AI Engineering Best Practices

Anand Nerurkar
Nov 25, 2025
4 min read

AI engineering best practices: prompt versioning, evaluation, retrieval tuning, logging, testing.”

This is exactly how a GenAI Lead / Advisory Architect should answer.

✅ 1. Prompt Versioning

What it means:Treat prompts like source code — version-controlled, reviewed, tested, and released.

Why enterprises need it

Different business units use slightly different prompts
Prompts evolve with product features
One small change can break a workflow
Compliance requires audit history (banking, insurance)

Best practices

Store prompts in Git with semantic versioning → loan_policy_v3.2
Use environment-specific prompts → dev, staging, production
Maintain a prompt registry (similar to model registry)
Add metadata: author, date, change purpose, expected behavior
Track dependencies: prompt → vector store version → model version

What I teach teams

“Think of prompts as APIs. Clear contract, changelog, version, and tests.”

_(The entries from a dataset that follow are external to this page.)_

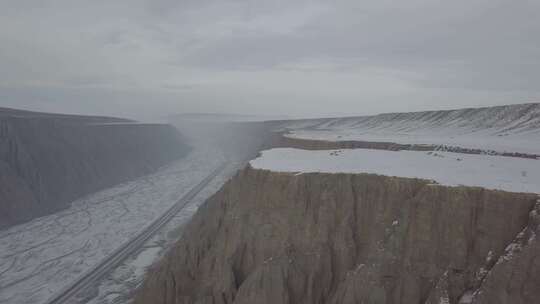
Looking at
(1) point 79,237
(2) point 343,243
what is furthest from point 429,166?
(1) point 79,237

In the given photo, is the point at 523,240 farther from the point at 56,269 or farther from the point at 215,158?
the point at 215,158

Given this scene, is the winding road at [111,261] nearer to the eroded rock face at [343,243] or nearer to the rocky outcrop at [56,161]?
the eroded rock face at [343,243]

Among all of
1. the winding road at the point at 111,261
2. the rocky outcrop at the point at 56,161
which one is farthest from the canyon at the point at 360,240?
the rocky outcrop at the point at 56,161

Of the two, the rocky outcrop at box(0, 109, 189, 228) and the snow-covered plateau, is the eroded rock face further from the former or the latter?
the rocky outcrop at box(0, 109, 189, 228)

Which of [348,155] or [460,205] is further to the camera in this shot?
[348,155]

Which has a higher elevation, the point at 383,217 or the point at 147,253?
the point at 383,217

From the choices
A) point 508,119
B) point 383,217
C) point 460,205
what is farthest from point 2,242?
point 508,119

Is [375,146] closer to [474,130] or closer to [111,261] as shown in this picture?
[474,130]
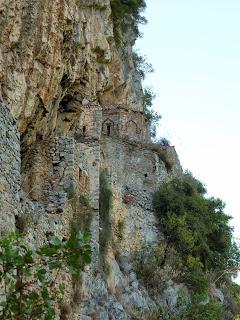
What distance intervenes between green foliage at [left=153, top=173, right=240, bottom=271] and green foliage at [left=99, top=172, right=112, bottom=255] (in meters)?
4.67

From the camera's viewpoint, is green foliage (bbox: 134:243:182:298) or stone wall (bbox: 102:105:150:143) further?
stone wall (bbox: 102:105:150:143)

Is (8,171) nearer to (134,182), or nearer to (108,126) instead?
(134,182)

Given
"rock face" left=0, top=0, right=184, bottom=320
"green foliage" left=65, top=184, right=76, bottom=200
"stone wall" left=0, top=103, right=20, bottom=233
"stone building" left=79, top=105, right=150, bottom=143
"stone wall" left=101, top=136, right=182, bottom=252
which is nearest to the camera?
"stone wall" left=0, top=103, right=20, bottom=233

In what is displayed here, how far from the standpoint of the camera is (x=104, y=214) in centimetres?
2395

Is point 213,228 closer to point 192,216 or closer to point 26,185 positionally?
point 192,216

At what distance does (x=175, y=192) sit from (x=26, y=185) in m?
12.5

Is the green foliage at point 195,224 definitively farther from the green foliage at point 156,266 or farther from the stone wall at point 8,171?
the stone wall at point 8,171

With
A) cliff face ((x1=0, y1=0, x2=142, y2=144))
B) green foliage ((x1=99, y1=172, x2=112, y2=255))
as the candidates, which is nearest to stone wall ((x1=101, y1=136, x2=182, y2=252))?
green foliage ((x1=99, y1=172, x2=112, y2=255))

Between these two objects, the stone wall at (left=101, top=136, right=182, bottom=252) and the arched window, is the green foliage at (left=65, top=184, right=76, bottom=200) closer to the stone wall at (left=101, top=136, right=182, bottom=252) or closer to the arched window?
the stone wall at (left=101, top=136, right=182, bottom=252)

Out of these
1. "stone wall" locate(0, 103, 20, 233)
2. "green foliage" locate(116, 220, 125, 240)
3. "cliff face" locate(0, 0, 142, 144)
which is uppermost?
"cliff face" locate(0, 0, 142, 144)

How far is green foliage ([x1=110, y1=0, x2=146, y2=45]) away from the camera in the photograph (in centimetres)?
3431

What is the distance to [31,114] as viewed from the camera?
61.5 feet

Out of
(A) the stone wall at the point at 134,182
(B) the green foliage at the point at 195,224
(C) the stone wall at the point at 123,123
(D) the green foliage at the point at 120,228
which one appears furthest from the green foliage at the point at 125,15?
(D) the green foliage at the point at 120,228

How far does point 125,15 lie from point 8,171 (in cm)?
2455
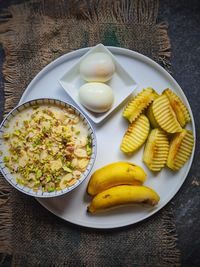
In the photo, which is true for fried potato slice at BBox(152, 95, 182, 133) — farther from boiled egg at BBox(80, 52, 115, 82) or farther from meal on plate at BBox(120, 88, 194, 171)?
boiled egg at BBox(80, 52, 115, 82)

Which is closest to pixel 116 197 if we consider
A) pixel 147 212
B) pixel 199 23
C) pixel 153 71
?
pixel 147 212

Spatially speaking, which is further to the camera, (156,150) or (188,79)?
(188,79)

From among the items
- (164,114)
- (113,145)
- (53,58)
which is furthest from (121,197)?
(53,58)

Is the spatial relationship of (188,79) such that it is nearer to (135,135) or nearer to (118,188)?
(135,135)

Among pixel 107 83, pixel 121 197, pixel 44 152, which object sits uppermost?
pixel 107 83

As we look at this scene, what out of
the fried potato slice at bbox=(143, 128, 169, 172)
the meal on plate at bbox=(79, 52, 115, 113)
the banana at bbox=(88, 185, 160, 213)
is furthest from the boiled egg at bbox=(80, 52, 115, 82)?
the banana at bbox=(88, 185, 160, 213)

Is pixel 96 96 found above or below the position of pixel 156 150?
above

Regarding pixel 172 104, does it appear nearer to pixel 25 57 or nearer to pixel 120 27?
pixel 120 27

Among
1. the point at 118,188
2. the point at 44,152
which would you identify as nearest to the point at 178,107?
the point at 118,188
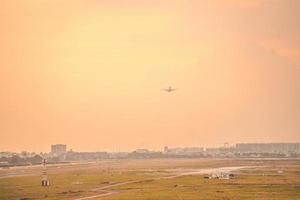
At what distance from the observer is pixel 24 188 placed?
57188 millimetres

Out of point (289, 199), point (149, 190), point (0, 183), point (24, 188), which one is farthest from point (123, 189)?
point (289, 199)

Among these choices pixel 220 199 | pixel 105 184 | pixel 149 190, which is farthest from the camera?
pixel 105 184

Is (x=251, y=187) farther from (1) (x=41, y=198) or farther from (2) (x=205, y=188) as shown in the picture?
(1) (x=41, y=198)

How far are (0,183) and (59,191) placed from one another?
9.26 meters

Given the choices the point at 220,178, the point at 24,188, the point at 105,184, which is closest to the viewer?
the point at 24,188

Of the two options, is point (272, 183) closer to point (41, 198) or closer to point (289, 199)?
point (289, 199)

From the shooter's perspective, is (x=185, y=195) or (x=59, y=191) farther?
(x=59, y=191)

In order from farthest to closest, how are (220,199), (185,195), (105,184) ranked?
(105,184) → (185,195) → (220,199)

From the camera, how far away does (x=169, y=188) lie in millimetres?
54188

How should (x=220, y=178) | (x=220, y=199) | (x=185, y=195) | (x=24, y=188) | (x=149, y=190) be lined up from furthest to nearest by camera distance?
1. (x=220, y=178)
2. (x=24, y=188)
3. (x=149, y=190)
4. (x=185, y=195)
5. (x=220, y=199)

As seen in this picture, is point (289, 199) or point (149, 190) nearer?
point (289, 199)

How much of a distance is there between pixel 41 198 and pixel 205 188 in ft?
58.6

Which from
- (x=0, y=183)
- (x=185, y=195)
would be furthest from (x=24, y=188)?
(x=185, y=195)

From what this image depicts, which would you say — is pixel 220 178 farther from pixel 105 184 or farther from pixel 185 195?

✅ 2. Evaluation (LLM Eval Harness)

Purpose: Ensure reliability, accuracy, safety, and regressions.

What we evaluate

Correctness
Hallucinations
Toxicity / bias
Consistency across repeated runs
Multi-agent stability
Tool-calling accuracy

How we evaluate

Golden datasets (human-approved inputs & outputs)
Unit tests for prompts
Scenario tests (KYC mismatch, fraud, edge cases)
A/B testing across prompt versions
Automatic scoring using LLM-as-a-judge

Enterprise example

For Lending Policy RAG, we create 200 test questions:KYC rules, eligibility edge cases, exceptions, RBI compliance scenarios.

This prevents regressions when documents or prompts change.

✅ 3. Retrieval Tuning (RAG Optimization)

Poor retrieval = hallucination.

What to tune

Chunking strategy
Embedding model
Similarity metric (cosine vs dot product)
Number of retrieved chunks (k)
Metadata filters
Min similarity threshold
Query rewriting

Best practices I teach

Use hybrid chunking (structural + semantic)
Store metadata → section, policy version, expiry date
Use reranking models to pick the top-most relevant chunks
Constantly run retrieval evals: Recall@k, MRR, precision

Example

If the lending policy changes, we re-embed only affected chunksand validate retrieval via automated Recall@5 metrics.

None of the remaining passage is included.